The sample size was estimated as 24 per group using the cSP data from Miller et al. (23). Demographic characteristics were compared between experimental and control groups using student t-tests and Chi-square tests. Between group contrasts of SRC data indicated no significant changes in activation across sessions (using a two-way ANOVA). One sample t-tests were performed to determine the presence of inhibition or facilitation, as per our stipulated paired pulse ratio criterion. Partial correlations were used to analyse the relationship between change in cortical excitability and PCSS symptoms controlling for the PCSI pre-injury scores. We used generalized linear mixed models (GLMM) were used to analyse the relationships between Group and Time characteristics in a linear mode (cSP and iSP) and log-normal mode (SICI, LICI, SICF, and ICF) in our neurophysiological data. Time and group were fitted as fixed factors and participant as a random factor. Where there was an effect of time, GLMM in logistic mode (with Satterthwaite approximation) was used to analyze the relationship between recovery and cortical excitability change in the symptomatic group.
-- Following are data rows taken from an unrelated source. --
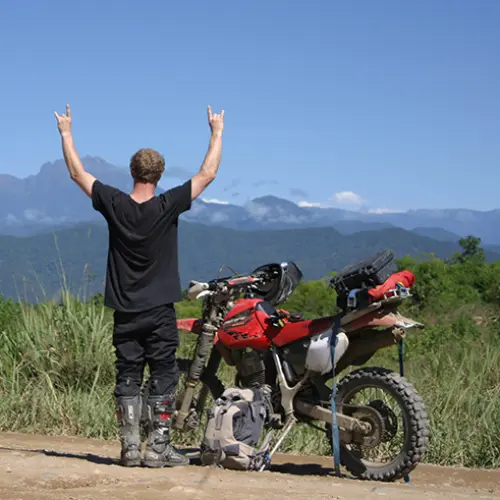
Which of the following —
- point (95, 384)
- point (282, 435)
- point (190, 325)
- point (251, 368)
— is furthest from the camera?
point (95, 384)

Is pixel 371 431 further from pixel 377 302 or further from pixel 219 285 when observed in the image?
pixel 219 285

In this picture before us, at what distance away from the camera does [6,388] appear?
8.95 meters

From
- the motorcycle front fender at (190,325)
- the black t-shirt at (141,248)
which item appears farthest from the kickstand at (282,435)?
the black t-shirt at (141,248)

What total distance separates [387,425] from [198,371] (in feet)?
4.64

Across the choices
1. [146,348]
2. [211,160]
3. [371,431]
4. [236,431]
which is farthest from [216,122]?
[371,431]

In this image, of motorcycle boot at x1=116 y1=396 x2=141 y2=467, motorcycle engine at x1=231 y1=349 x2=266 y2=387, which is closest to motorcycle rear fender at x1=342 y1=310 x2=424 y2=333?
motorcycle engine at x1=231 y1=349 x2=266 y2=387

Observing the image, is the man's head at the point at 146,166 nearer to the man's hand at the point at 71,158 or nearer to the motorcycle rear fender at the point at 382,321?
the man's hand at the point at 71,158

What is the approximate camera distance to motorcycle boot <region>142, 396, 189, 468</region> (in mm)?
6113

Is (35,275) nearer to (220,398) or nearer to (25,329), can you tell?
(25,329)

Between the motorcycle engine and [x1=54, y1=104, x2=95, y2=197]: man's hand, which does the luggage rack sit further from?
[x1=54, y1=104, x2=95, y2=197]: man's hand

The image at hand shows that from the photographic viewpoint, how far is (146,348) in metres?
6.13

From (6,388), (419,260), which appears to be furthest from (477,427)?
(419,260)

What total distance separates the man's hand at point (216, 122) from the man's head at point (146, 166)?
0.44 meters

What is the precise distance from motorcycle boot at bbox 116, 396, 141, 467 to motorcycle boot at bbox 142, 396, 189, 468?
7 centimetres
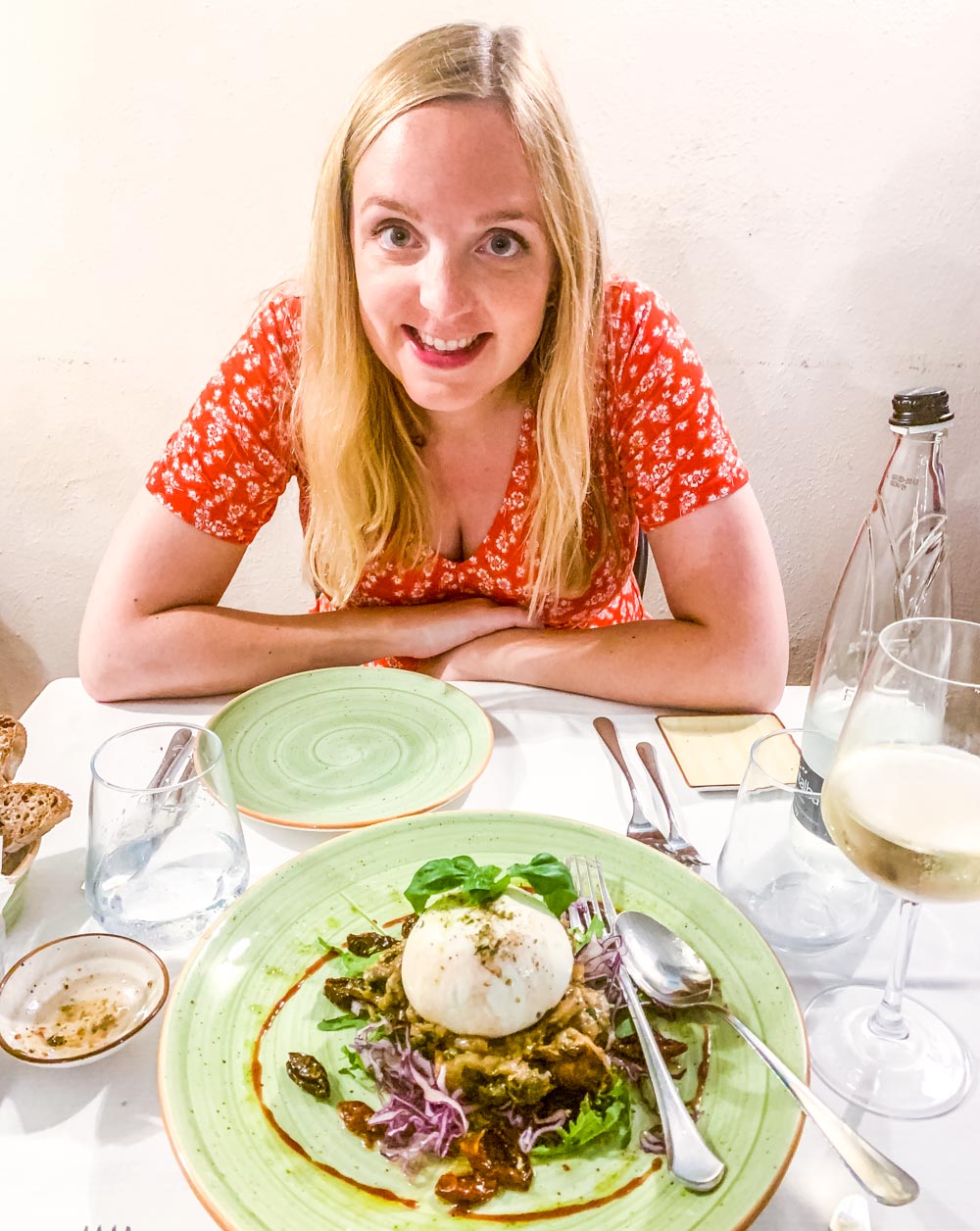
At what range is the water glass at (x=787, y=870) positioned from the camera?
2.84ft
Analyses were performed using SigmaPlot (version 13.0) and SPSS (version 24) software.



Details of participant recruitment are shown in Figure 1. Population demographics are summarized in Table 1. One hundred and sixty-one participants were enrolled, and 133 had measurable and complete stimulus response curves allowing them to complete the entire study protocol. The final experimental sample consisted of 107 participants (78 symptomatic and 29 asymptomatic) with a median age of 15.1 (range: 9.0–18.0 years, 57% female). A smaller experimental population completed a second session of TMS (see Table 1). The healthy control population included 26 participants (median age = 14.6 years, range: 9.9–18.0 years, 54% female). The median age of the experimental groups was comparable, as was the ratio of males to females.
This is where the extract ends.